How expensive is this grader to run?

ValueMeaningTypical use
freeNo compute cost beyond basic CPU.String matching, file checks
lowMinimal cost — local computation, small I/O.Command execution, glob matching
mediumModerate cost — SLM inference, API calls.Embedding models
highSignificant cost — LLM inference, multi-turn evaluation.GPT-5.5 judges, A/B comparisons

How broadly applicable is this grader?

ValueMeaningExample
t1-universalWorks for any skill in any domain.output-contains, file-exists
t2-domainWorks within a specific domain (e.g., code generation, data analysis).Code compilation checker
t3a-scenarioSpecific to a particular evaluation scenario.Custom business logic check
t3b-systemTied to a specific system or environment.Checks a specific API endpoint

Does the grader need a “correct answer” to compare against?

ValueMeaning
reference-freeGrades based only on the output/trajectory itself.
reference-basedNeeds a gold-standard reference answer to compare against.

What part of the trajectory does the grader inspect?

ValueMeaning
point-in-timeLooks at a single moment (e.g., final output).
trajectory-levelInspects the full event sequence of one run.
cross-trajectoryCompares across multiple trajectories (A/B testing).

How was the score produced?

ValueMeaning
codeComputed deterministically by code.
llmProduced by an LLM judge.
humanAssigned by a human reviewer.

Taxonomy is descriptive metadata. When you write an eval.yaml, you explicitly list the graders you want to run; the taxonomy fields help you decide which graders are appropriate for each loop.

For the inner loop, you just run vally lint — no eval.yaml needed. Lint runs Vally’s built-in static skill checks (spec compliance, valid refs, orphan files). Result: instant feedback, zero API calls.

In your eval.yaml, include only static and complex-static graders (like output-contains, file-exists, run-command).
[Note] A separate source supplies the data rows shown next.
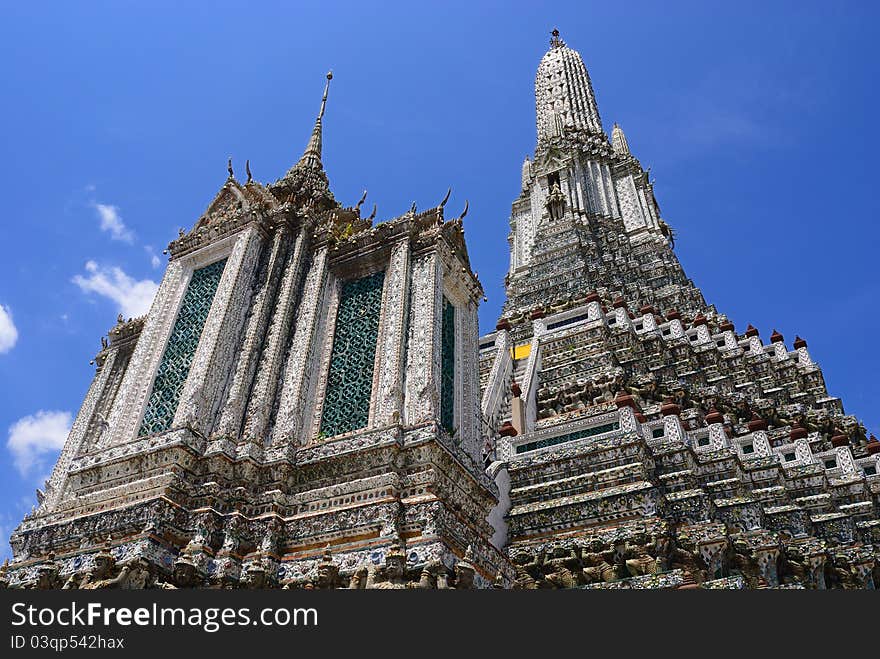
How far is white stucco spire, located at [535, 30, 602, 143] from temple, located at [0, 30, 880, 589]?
29862 mm

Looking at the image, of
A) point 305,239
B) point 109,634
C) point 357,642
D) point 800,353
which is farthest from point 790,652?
point 800,353

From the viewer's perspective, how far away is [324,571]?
7336mm

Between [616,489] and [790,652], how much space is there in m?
9.10

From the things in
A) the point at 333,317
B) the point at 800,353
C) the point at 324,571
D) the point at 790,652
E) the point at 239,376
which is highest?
the point at 800,353

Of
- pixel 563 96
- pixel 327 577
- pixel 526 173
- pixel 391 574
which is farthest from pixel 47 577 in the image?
pixel 563 96

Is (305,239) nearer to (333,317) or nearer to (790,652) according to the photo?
(333,317)

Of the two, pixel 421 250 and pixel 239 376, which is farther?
pixel 421 250

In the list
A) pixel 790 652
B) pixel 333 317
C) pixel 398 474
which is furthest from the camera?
pixel 333 317

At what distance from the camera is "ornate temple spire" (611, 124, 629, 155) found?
4691 cm

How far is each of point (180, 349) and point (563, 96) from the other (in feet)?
145

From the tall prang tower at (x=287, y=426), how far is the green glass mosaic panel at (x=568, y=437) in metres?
6.82

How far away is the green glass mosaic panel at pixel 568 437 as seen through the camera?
55.5 feet

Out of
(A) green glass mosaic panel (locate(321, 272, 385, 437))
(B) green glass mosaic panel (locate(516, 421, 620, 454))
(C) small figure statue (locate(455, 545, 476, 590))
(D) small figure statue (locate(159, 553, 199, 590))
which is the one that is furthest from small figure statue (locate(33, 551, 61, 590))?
(B) green glass mosaic panel (locate(516, 421, 620, 454))

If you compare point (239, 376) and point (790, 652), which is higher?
point (239, 376)
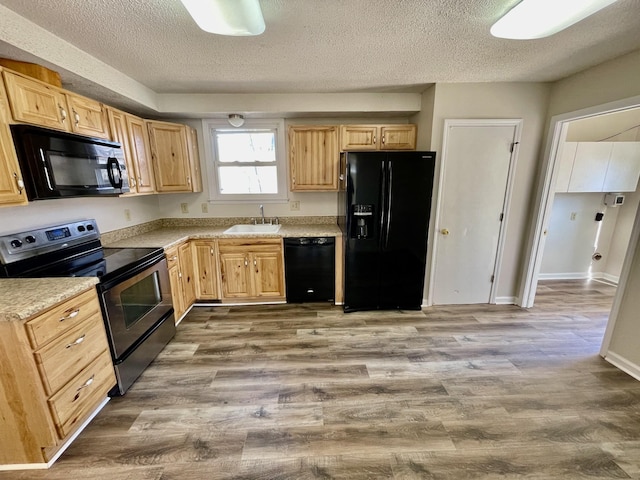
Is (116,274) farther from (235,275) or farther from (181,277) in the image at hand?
(235,275)

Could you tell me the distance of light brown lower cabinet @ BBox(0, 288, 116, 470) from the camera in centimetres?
126

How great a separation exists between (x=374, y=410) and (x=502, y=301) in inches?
93.6

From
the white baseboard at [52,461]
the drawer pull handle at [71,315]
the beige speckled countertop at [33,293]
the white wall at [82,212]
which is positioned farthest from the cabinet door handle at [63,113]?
the white baseboard at [52,461]

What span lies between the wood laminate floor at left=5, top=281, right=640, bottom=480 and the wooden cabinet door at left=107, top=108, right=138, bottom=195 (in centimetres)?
156

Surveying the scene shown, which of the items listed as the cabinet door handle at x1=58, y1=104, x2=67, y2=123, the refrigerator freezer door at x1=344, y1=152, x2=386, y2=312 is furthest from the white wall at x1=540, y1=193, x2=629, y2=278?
the cabinet door handle at x1=58, y1=104, x2=67, y2=123

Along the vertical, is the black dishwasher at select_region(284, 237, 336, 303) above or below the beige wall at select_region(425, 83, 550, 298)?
below

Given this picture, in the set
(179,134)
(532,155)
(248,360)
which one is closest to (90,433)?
(248,360)

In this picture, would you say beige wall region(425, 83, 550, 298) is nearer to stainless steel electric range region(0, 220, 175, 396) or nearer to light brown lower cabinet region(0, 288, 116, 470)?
stainless steel electric range region(0, 220, 175, 396)

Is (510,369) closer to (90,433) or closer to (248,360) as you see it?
(248,360)

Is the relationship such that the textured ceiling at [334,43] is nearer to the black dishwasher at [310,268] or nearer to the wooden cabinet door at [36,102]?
the wooden cabinet door at [36,102]

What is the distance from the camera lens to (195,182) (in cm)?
321

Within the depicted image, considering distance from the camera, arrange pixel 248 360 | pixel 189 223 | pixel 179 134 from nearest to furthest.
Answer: pixel 248 360 < pixel 179 134 < pixel 189 223

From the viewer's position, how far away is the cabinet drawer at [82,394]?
140 cm

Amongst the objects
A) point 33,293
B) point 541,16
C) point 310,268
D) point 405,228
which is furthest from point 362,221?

Set runs: 3 for basic confidence:

eval.yaml
config:
runs: 3
stimuli:
- name: basic-check
prompt: "..."
graders:
- type: file-exists # static, low cost
config: { path: "*.test.js" }
- type: run-command # complex-static, low cost
config: { command: "npm test" }

Add prompt graders (LLM judges) and increase runs for statistical confidence:

eval.yaml
config:
runs: 5
judge_model: gpt-5.5
stimuli:
- name: quality-check
prompt: "..."
graders:
- type: file-exists
config: { path: "*.test.js" }
- type: prompt # llm, high cost
config:
prompt: "Are the tests comprehensive?"

When you write a custom grader, you declare its taxonomy in the metadata property:

import type { Grader, GraderMetadata, GraderInput, GraderResult } from "@microsoft/vally";
export class MyCustomGrader implements Grader {
metadata: GraderMetadata = {
name: "my-custom-check",
description: "Checks something specific to my domain",
behavior: { execution: "single" },
determinism: "complex-static",
costProfile: "low",
portability: "t2-domain",
reference: "reference-free",
temporalScope: "trajectory-level",
};
async grade(input: GraderInput): Promise<GraderResult> {
// your grading logic here
}
}

Declare your grader’s taxonomy honestly. The fields are used by eval authors to decide whether to include the grader in fast inner-loop runs or reserve it for outer-loop evaluation.